Re: speed up verifying UTF-8

From: John Naylor <john(dot)naylor(at)enterprisedb(dot)com>
To: Vladimir Sitnikov <sitnikov(dot)vladimir(at)gmail(dot)com>
Cc: Amit Khandekar <amitdkhan(dot)pg(at)gmail(dot)com>, Heikki Linnakangas <hlinnaka(at)iki(dot)fi>, pgsql-hackers <pgsql-hackers(at)postgresql(dot)org>
Subject: Re: speed up verifying UTF-8
Date: 2021-07-20 21:24:33
Message-ID: CAFBsxsHP556FGZZZi=gmYxZFXv0QjPXHWmbp1HdeFPYGVUQ-XQ@mail.gmail.com
Views: Raw Message | Whole Thread | Download mbox | Resend email
Thread:
Lists: pgsql-hackers

> On Mon, Jul 19, 2021 at 9:43 AM Vladimir Sitnikov <
sitnikov(dot)vladimir(at)gmail(dot)com> wrote:

> > An alternative idea: should we optimize for validation of **valid**
inputs rather than optimizing the worst case?
> > In other words, what if the implementation processes all characters
always and uses a slower method in case of validation failure?
> > I would guess it is more important to be faster with accepting valid
input rather than "faster to reject invalid input".
>
> > static int pg_utf8_verifystr2(const unsigned char *s, int len) {
> > if (pg_is_valid_utf8(s, s+len)) { // fast path: if string is valid,
then just accept it
> > return s + len;
> > }
> > // slow path: the string is not valid, perform a slower analysis
> > return s + ....;
> > }

This turned out to be a really good idea (v19 attached):

Power8, gcc 4.8:

HEAD:
chinese | mixed | ascii | mixed16 | mixed8
---------+-------+-------+---------+--------
2944 | 1523 | 871 | 1473 | 1509

v14:
chinese | mixed | ascii | mixed16 | mixed8
---------+-------+-------+---------+--------
888 | 607 | 179 | 777 | 1328

v19:
chinese | mixed | ascii | mixed16 | mixed8
---------+-------+-------+---------+--------
809 | 472 | 223 | 558 | 805

x86 Macbook, clang 12:

HEAD:
chinese | mixed | ascii | mixed16 | mixed8
---------+-------+-------+---------+--------
974 | 691 | 370 | 456 | 526

v14:
chinese | mixed | ascii | mixed16 | mixed8
---------+-------+-------+---------+--------
674 | 346 | 78 | 309 | 504

v19:
chinese | mixed | ascii | mixed16 | mixed8
---------+-------+-------+---------+--------
379 | 181 | 94 | 219 | 376

Note that the branchy code's worst case (mixed8) is here the same speed as
multibyte. With Vladimir's idea * , we call check_ascii only every 8 bytes
of input, not every time we verify one multibyte character. Also, we only
have to check the DFA state every time we loop over 8 bytes, not every time
we step through the DFA. That means we have to walk backwards at the end to
find the last leading byte, but the SSE code already knew how to do that,
so I used that logic here in the caller, which will allow some
simplification of how the SSE code returns.

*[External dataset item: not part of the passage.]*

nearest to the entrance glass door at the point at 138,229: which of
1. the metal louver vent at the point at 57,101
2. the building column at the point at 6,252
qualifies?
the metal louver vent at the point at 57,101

The state check is likely why the ascii case is slightly slower than v14.
We could go back to checking ascii 16 bytes at a time, since there's little
penalty for doing so.

* (Greg was thinking the same thing upthread, but I don't think the branchy
code I posted at the time could have taken advantage of this)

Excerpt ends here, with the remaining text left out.